À compléter ->
A: Recopiez le passage du texte sur l'avortement en Égypte compris entre « Même si l’avortement » et « village d’al-Qurna (AFP) », bornes incluses.
B: Rédigez la suite du texte sur l'avortement en Égypte à partir de sa dernière phrase.

Texte ->
———

Même si l’avortement en Égypte est illégal, de nombreuses femmes y ont recours dans le plus grand secret. Pour d’autres, l’ultime solution est de cacher leur grossesse et de se séparer de l’enfant à la naissance
Deux enfants abandonnés sur le point d’être placés en famille d’accueil observent leur communauté dans le village d’al-Qurna (AFP)

LE CAIRE - « Je me serais tuée plutôt que de dire à mes parents que j’étais enceinte ». Sara*, 26 ans, essuie discrètement d’un revers de la main les larmes qui coulent de ses larges yeux noisette. « C’était il y a deux ans, je n’avais encore avoué à personne que j’avais eu recours à l’avortement », lâche-t-elle, en se blottissant dans le large canapé moelleux installé sur sa terrasse.

———

Contenu des données ->

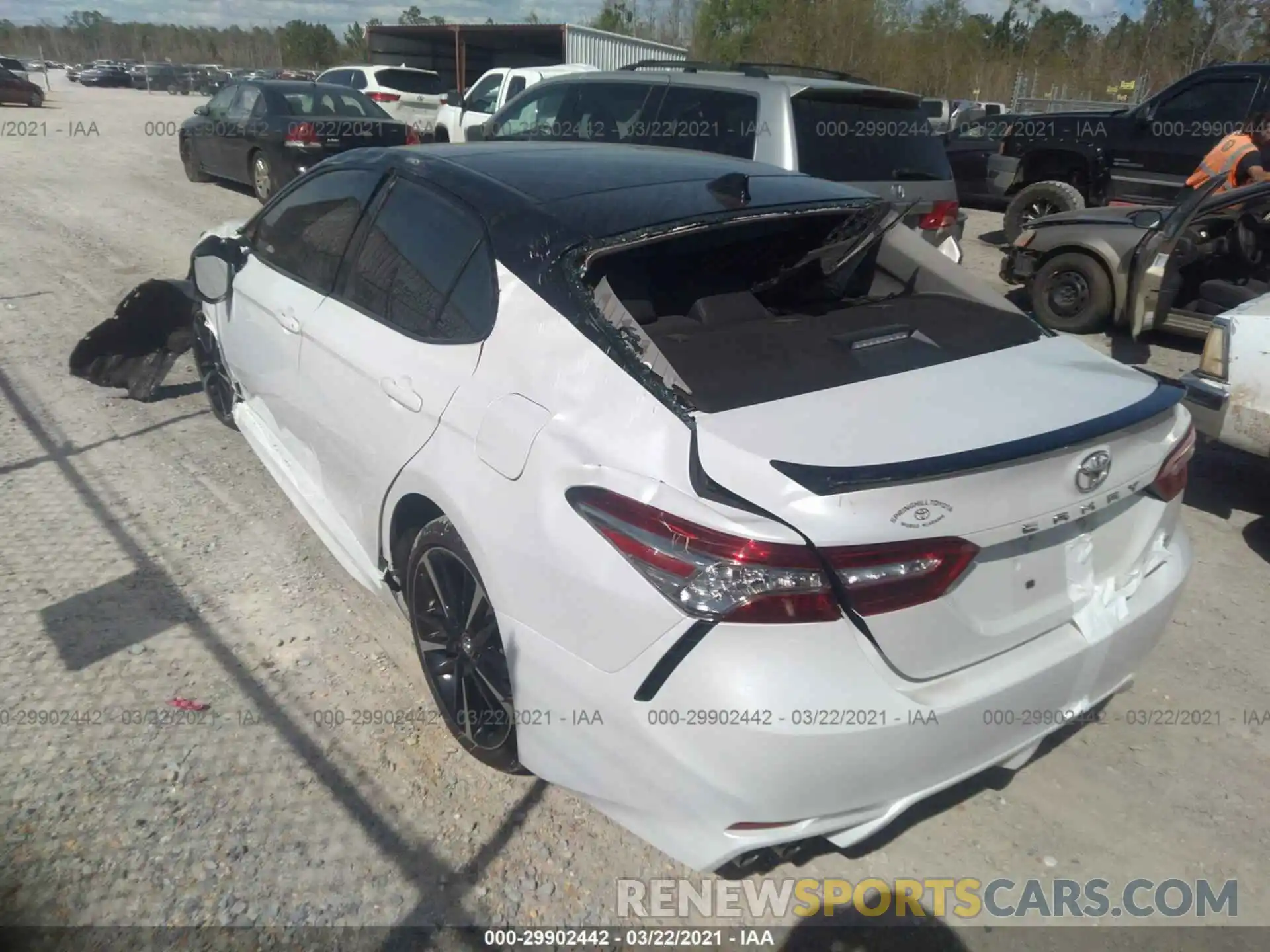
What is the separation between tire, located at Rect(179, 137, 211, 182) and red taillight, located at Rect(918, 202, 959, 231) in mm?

———

Réponses par consigne ->
A:
Même si l’avortement en Égypte est illégal, de nombreuses femmes y ont recours dans le plus grand secret. Pour d’autres, l’ultime solution est de cacher leur grossesse et de se séparer de l’enfant à la naissance
Deux enfants abandonnés sur le point d’être placés en famille d’accueil observent leur communauté dans le village d’al-Qurna (AFP)

B:
Pour cet entretien, elle a demandé à ses colocataires de nous « laisser de l’intimité ». Les trois grands gaillards se sont enfermés dans leur chambre sans poser de questions. « Je n’ai rien dit à personne. Pas à ma famille, pas à mes plus proches amies, même pas à mon mec. Il m’aurait juste traité de salope qui n’a que ce qu’elle mérite. On ne peut pas en parler, c’est tellement tabou… Mais si on est un peu débrouillarde, on peut trouver des moyens », tranche-t-elle.

Sara se lance alors dans la longue liste des démarches qu’elle a entreprises pour avoir recours à l’avortement. Les 30 coups de fils passés à des pharmacies différentes pour tenter de se procurer des antipaludéens, connus pour provoquer des fausses-couches, « mais les pharmaciens sont bien au fait des effets secondaires et refusent de les délivrer sans prescription ». Les recherches infructueuses sur Google pour tenter de trouver une clinique clandestine « potable ». La consultation du site Women on Waves qui fournit toutes les informations aux femmes qui veulent avorter dans des pays où la pratique est illégale. Puis la commande sur le marché noir du Misoprostol, un traitement pour les troubles gastriques. Pris en grande quantité, il provoque des contractions fatales à toute vie intra-utérine.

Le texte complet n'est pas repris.